Pour Awni Ahmed, l'enjeu de cette nouvelle manifestation est de «rompre avec une vision exclusivement politique du monde arabe».

Riche programme

Le riche programme accueille certains artistes palestiniens confirmés. De la musique: la chanteuse Rim Banna, qui actualise le répertoire populaire traditionnel, l'innovateur groupe Sabreen, dont les compositions tiennent largement du jazz. Du théâtre: la troupe du théâtre Alkasaba, dont la pièce évoque la discrimination raciale. Du cinéma: plusieurs films, documentaires et courts métrages, qui abordent tous la question de l'identité palestinienne. Réunir ainsi différentes formes d'expression sur dix jours n'a pas été sans difficulté pour Awni Ahmed.

Pour les sponsors de «La Palestine plurielle», la question de l'implication politique d'un tel projet ne fait pas problème. De l'avis de Thomas Laely de Pro Helvetia, cette manifestation répond aux exigences requises en matière de subvention: «Nous soutenons exclusivement des projets dont la part culturelle est impartiale et ne semble pas instrumentalisée à des fins politiques. Mais il nous est difficile de juger, surtout lorsqu'il s'agit du Moyen-Orient.» Pour Marie-Claude Jequier, responsable des Affaires culturelles à la Ville de Lausanne, «chaque peuple a le droit de défendre son identité».

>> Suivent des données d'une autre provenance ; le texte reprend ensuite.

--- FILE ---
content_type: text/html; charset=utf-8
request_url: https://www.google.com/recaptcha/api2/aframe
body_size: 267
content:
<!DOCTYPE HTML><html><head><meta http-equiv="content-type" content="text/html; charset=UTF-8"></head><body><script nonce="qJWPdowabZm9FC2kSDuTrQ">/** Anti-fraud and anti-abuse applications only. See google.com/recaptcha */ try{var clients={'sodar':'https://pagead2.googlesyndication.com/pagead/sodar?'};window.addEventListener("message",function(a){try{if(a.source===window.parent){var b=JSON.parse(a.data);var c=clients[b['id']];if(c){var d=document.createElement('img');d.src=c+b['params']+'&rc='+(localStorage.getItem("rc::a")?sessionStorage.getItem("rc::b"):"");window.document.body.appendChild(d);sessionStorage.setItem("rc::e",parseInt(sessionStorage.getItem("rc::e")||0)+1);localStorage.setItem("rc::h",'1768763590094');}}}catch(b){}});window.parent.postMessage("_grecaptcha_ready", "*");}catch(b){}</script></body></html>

Quatre intervenants de la conférence qui avait lieu hier soir à Genève, puis les réalisateurs Azza el Hassan et Subhi Zobaidi ont dû renoncer à participer à la manifestation, aucun visa n'ayant été accordé par Israël. L'organisateur, qui souhaitait évacuer la question politique de la manifestation, a tout de même modifié le thème de la conférence: au lieu de «L'histoire du peuple palestinien», le débat portait sur «l'identité palestinienne et la situation actuelle en Palestine». «Après l'Intifida de septembre dernier, explique Awni Ahmed, nous nous sommes sentis obligés de modifier notre thème et d'aborder la reprise du conflit. Nous ne pouvons pas parler de l'histoire de la Palestine sans évoquer le présent.»